2.5 Least squares for simple linear regression, matrix edition

So we’ve managed to figure out the normal equations for the best-fit regression coefficients. Now our job is to solve a rather complicated system of equations. Let’s do the simple regression version (i.e., with one predictor), but with matrices, to illustrate how this works.

First, ask yourself: How many columns are there in \(\boldsymbol{X}\)? What is \(\boldsymbol X' \boldsymbol X\)? \[ {\bf X'X} = \left(\begin{array}{cccc} 1&1&\ldots&1\\ x_1&x_2&\ldots&x_n \end{array}\right)\left(\begin{array}{cc} 1&x_1\\ 1&x_2\\ \vdots&\vdots\\ 1&x_n\\ \end{array}\right) = \left(\begin{array}{cc} \sum_{i=1}^n (1*1)&\sum_{i=1}^n(1*x_i)\\ \sum_{i=1}^n (x_i*1)&\sum_{i=1}^n(x_i*x_i) \end{array}\right) = \left(\begin{array}{cc} n&\sum_{i=1}^nx_i\\ \sum_{i=1}^n x_i&\sum_{i=1}^nx_i^2 \end{array}\right) \]

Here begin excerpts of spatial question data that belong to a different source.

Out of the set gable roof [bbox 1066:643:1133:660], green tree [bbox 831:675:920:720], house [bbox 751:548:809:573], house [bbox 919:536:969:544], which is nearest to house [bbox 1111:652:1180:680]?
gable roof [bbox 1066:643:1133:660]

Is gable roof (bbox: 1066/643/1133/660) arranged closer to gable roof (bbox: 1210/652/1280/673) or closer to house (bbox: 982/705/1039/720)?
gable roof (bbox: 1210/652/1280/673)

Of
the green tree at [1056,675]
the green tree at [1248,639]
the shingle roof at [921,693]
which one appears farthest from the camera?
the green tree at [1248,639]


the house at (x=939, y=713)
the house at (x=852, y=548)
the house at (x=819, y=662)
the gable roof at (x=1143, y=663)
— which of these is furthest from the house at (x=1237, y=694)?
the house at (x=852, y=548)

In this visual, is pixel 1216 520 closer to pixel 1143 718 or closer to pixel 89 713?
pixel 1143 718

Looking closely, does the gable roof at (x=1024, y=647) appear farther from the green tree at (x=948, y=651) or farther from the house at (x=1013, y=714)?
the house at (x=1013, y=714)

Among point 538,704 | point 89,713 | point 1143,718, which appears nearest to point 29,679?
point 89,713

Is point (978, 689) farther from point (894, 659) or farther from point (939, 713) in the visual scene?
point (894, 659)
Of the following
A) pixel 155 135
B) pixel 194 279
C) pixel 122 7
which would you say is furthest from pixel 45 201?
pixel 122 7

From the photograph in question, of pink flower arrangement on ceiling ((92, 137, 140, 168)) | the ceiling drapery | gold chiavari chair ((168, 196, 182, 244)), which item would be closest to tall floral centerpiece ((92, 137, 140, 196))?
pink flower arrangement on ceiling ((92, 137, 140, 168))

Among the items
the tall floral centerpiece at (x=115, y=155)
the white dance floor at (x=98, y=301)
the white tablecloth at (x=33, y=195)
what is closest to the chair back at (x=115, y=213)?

Okay, what is \((\boldsymbol X' \boldsymbol X)^{-1}\)?

The esteemed reference “mathisfun.com” says: “To find the Inverse of a 2x2 Matrix: swap the positions of a and d, put negatives in front of b and c, and divide everything by the determinant (ad-bc).”

Let’s first label the four values.

\[ a = n,\quad b = \sum_{i=1}^nx_i,\quad c = \sum_{i=1}^nx_i,\quad d = \sum_{i=1}^nx_i^2 \]

The first step is to find the determinant.

\[ \begin{aligned} det(\boldsymbol X' \boldsymbol X) &= ad-bc \\ &= n\sum_{i=1}^nx_i^2 - (\sum_{i=1}^n x_i)^2 \\ &= n \left(\sum_{i=1}^nx_i^2 - n^{-1}(\sum_{i=1}^n x_i)^2\right)\\ &= n \left(\sum_{i=1}^nx_i^2 - n \bar{x}^2\right)\\ &= n S_{xx} \end{aligned} \]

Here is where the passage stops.